- [TO DO]: Exact copy, no pictures: reproduce the lines from the one that holds "phylum: Chordata" through the end of the entries.
====== RECORDS SUPPLIED ======
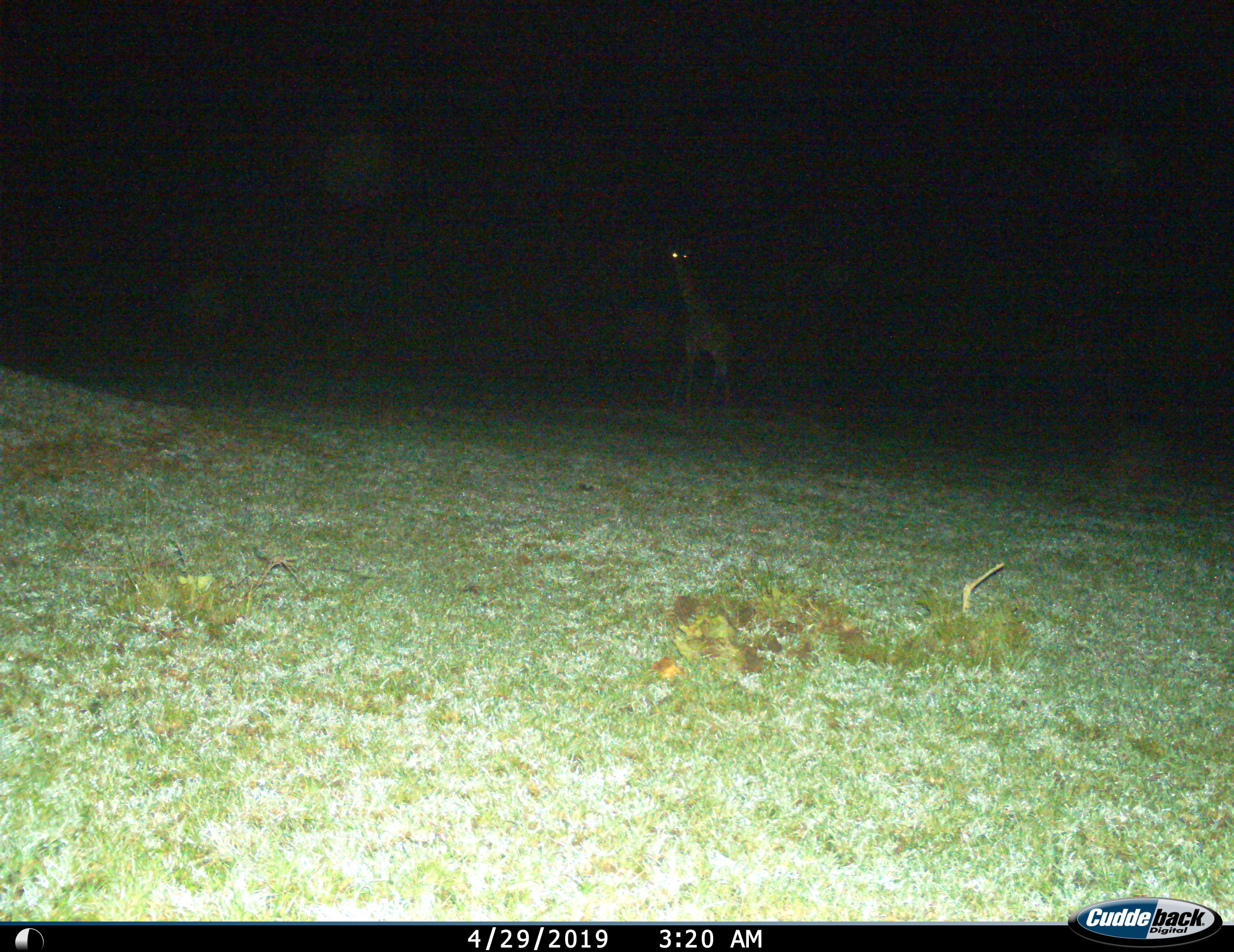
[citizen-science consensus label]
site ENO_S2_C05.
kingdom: Animalia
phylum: Chordata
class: Mammalia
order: Artiodactyla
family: Giraffidae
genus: Giraffa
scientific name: Giraffa camelopardalis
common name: giraffe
Giraffe (Giraffa camelopardalis), count 1. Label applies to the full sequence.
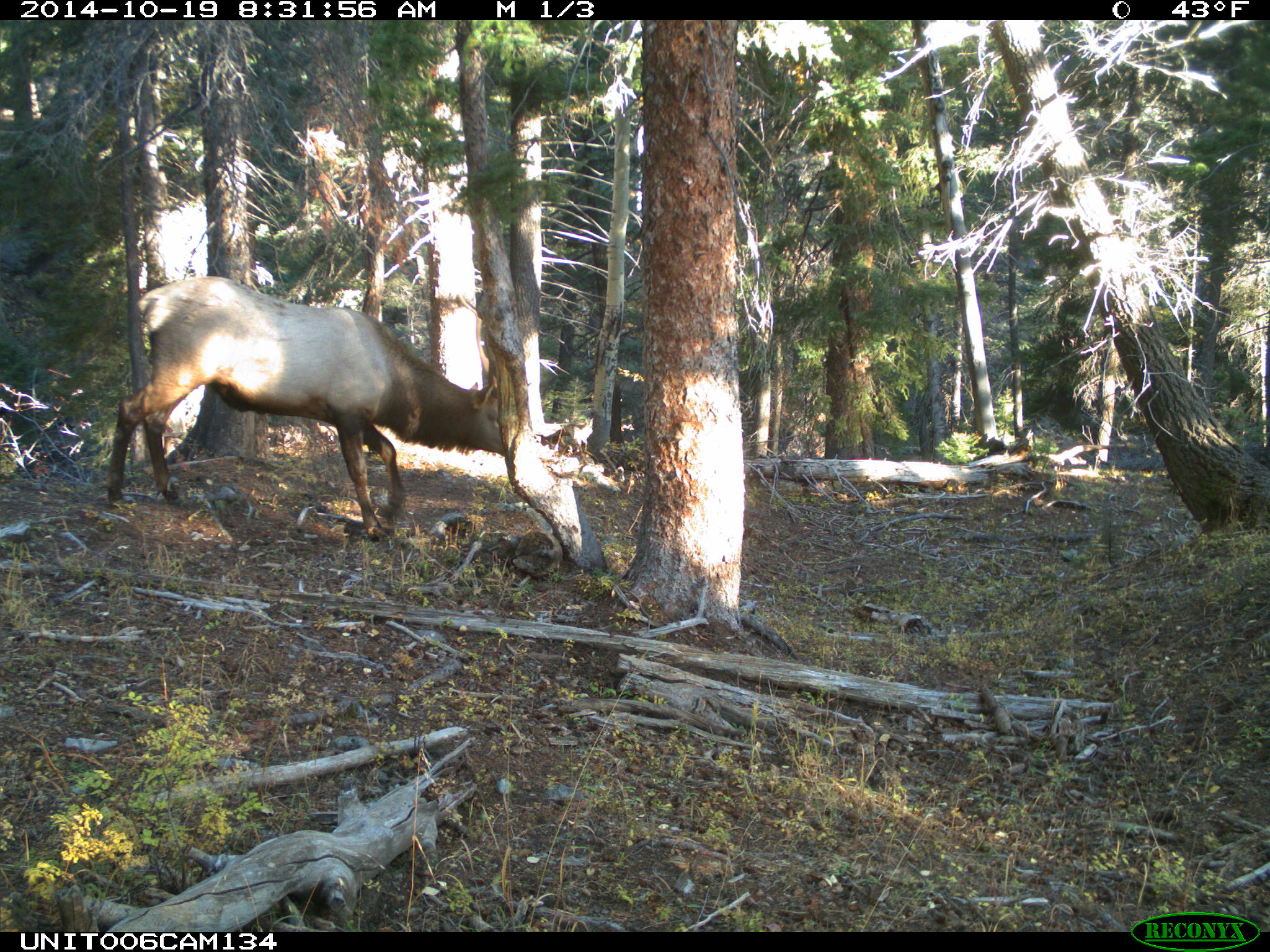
======
- [YOUR RESPONSE]:
phylum: Chordata
class: Mammalia
order: Artiodactyla
family: Giraffidae
genus: Giraffa
scientific name: Giraffa camelopardalis
common name: giraffe
Giraffe (Giraffa camelopardalis), count 1. Label applies to the full sequence.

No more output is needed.